>> START
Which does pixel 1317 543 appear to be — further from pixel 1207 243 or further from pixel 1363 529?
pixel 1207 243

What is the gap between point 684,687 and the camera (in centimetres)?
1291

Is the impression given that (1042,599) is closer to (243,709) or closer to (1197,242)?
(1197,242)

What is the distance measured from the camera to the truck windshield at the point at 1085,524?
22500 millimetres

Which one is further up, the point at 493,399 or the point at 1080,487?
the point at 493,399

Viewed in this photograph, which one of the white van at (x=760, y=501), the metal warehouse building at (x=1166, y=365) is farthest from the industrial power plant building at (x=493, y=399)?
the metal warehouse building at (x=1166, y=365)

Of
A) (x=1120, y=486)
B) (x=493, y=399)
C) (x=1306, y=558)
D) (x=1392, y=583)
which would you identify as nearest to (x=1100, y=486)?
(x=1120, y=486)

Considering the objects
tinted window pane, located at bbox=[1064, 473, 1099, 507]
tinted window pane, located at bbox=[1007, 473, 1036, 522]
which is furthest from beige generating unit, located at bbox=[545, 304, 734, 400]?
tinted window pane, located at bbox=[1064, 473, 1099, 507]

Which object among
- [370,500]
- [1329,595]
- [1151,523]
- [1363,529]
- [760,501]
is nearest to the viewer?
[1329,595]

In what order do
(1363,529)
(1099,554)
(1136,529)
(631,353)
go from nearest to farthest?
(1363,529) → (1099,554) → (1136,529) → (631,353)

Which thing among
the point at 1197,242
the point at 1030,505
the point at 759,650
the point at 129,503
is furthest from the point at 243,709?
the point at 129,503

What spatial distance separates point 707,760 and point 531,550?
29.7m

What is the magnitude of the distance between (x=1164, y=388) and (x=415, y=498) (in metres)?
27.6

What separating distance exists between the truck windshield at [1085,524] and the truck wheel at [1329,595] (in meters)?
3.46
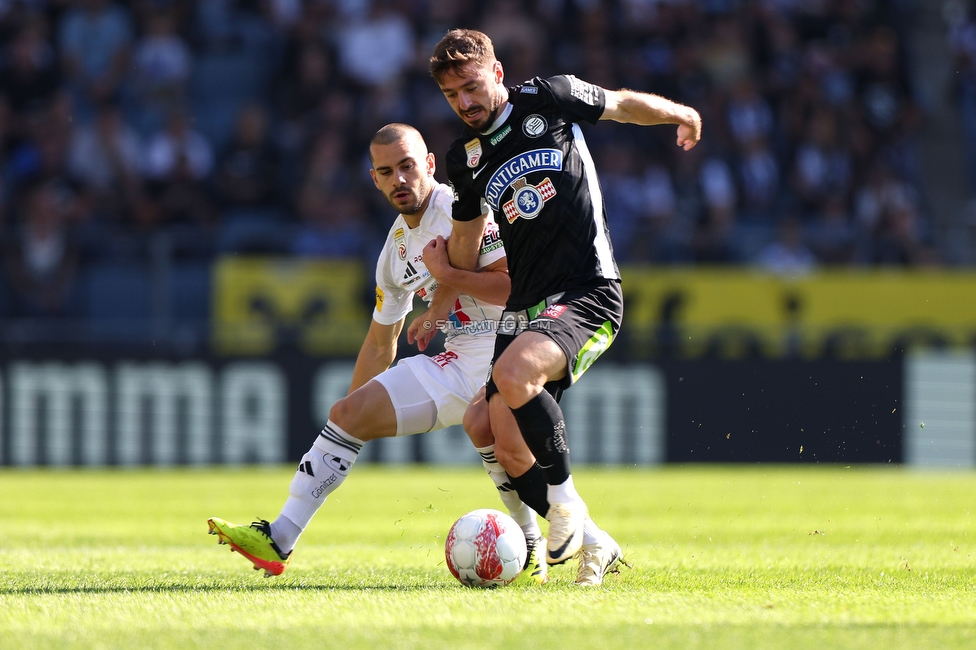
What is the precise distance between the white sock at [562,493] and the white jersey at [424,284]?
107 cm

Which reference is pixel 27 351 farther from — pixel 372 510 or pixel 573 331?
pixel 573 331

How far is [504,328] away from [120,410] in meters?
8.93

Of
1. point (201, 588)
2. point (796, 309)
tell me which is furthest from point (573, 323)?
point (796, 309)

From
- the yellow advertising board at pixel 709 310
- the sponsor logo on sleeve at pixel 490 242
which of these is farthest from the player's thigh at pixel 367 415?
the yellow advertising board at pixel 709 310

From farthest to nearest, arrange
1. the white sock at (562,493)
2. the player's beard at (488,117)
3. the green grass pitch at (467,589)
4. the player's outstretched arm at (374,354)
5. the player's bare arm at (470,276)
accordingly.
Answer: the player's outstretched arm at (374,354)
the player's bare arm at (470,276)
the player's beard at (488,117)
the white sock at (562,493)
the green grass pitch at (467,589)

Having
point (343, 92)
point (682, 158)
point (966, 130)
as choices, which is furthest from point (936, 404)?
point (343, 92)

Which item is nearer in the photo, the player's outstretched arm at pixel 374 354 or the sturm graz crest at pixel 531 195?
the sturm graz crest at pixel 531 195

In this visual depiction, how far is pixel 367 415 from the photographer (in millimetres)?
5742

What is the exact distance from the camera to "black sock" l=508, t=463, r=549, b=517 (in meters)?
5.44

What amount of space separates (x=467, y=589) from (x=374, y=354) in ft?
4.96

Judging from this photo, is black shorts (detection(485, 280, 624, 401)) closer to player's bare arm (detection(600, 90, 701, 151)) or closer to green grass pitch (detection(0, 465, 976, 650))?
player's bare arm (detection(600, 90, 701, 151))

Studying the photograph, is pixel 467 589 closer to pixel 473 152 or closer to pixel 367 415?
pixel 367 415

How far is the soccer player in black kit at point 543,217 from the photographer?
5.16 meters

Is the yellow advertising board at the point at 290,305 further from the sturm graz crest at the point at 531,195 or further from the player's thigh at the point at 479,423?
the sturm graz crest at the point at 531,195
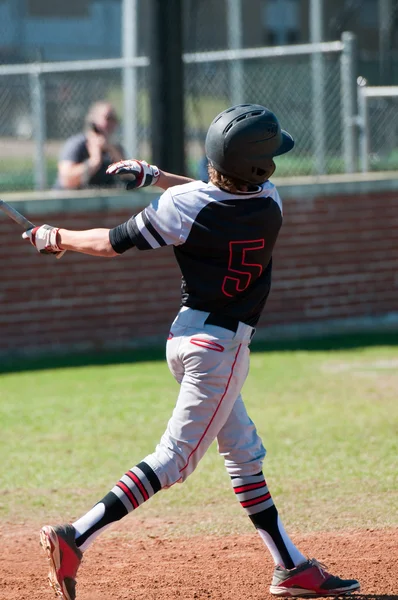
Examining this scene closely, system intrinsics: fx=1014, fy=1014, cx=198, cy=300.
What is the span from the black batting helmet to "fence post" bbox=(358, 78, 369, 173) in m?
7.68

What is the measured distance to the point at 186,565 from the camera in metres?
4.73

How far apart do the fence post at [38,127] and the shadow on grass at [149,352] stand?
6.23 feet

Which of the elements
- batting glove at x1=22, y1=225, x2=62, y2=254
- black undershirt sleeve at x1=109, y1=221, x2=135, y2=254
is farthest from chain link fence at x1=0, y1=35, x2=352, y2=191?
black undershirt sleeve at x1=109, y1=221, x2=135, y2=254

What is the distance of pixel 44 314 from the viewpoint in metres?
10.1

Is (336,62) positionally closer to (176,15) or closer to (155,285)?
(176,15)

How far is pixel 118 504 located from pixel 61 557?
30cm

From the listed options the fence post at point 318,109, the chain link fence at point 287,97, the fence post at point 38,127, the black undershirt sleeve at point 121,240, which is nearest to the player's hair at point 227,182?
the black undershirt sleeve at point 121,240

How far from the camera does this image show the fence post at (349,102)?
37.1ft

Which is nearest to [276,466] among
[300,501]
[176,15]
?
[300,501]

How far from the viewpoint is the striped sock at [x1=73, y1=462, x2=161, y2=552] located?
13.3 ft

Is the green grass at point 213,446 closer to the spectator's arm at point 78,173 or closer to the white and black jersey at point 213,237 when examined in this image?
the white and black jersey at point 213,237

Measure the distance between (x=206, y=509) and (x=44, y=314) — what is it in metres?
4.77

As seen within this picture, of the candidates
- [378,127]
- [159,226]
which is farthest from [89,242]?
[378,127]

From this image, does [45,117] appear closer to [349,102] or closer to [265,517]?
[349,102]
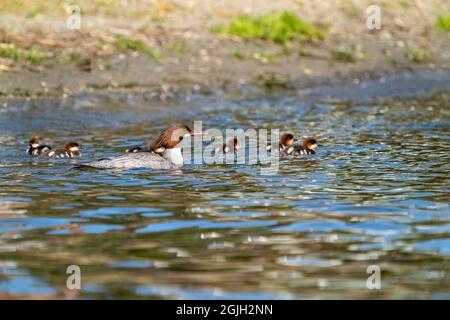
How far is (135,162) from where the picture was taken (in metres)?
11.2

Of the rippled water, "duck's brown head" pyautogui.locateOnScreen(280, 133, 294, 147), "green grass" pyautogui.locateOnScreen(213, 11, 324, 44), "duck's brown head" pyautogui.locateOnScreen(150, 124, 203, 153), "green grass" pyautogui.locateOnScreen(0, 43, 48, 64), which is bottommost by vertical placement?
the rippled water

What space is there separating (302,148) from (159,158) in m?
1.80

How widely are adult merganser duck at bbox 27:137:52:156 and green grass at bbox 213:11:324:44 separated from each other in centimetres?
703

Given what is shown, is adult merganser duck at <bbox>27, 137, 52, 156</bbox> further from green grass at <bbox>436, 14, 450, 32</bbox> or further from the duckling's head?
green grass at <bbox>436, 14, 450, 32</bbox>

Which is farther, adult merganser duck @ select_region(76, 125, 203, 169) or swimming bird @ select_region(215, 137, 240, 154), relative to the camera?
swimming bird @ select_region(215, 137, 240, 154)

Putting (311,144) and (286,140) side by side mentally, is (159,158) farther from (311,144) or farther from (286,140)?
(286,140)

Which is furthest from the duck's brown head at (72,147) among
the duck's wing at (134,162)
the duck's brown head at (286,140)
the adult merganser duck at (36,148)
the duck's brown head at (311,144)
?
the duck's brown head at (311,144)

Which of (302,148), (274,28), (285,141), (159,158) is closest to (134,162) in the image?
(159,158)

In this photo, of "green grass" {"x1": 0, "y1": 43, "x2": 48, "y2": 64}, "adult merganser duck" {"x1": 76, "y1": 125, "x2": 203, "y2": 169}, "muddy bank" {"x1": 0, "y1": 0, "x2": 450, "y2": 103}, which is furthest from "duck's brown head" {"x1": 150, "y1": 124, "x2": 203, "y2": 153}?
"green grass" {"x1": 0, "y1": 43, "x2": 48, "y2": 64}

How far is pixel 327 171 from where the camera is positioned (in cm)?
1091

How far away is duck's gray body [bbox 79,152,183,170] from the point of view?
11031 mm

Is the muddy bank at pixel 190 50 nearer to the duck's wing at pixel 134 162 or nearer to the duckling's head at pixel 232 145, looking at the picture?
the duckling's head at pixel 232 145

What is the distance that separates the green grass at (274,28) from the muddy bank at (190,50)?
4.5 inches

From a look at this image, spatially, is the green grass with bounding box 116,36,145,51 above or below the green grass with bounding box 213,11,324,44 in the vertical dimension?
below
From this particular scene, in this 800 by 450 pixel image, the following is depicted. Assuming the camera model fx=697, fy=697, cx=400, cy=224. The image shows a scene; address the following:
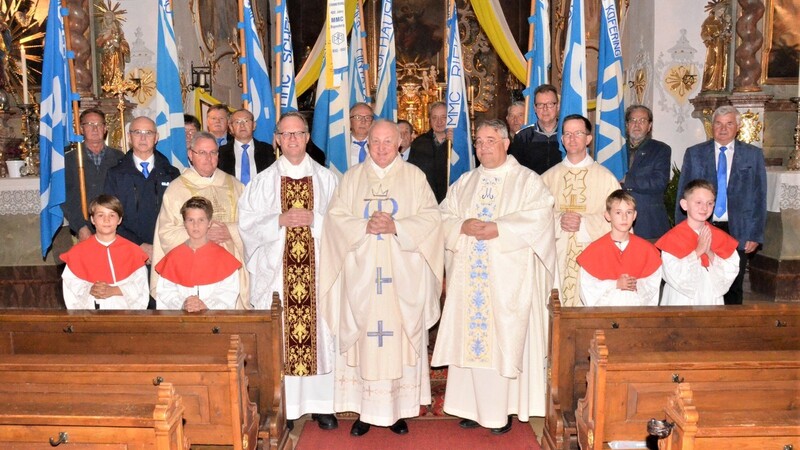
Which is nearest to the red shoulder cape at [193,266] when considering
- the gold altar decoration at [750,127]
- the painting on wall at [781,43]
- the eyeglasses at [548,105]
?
>> END
» OBJECTIVE: Count the lines of the records that contain the string "nearer", with case counting. Reply with the number alone.

» FULL RESPONSE: 2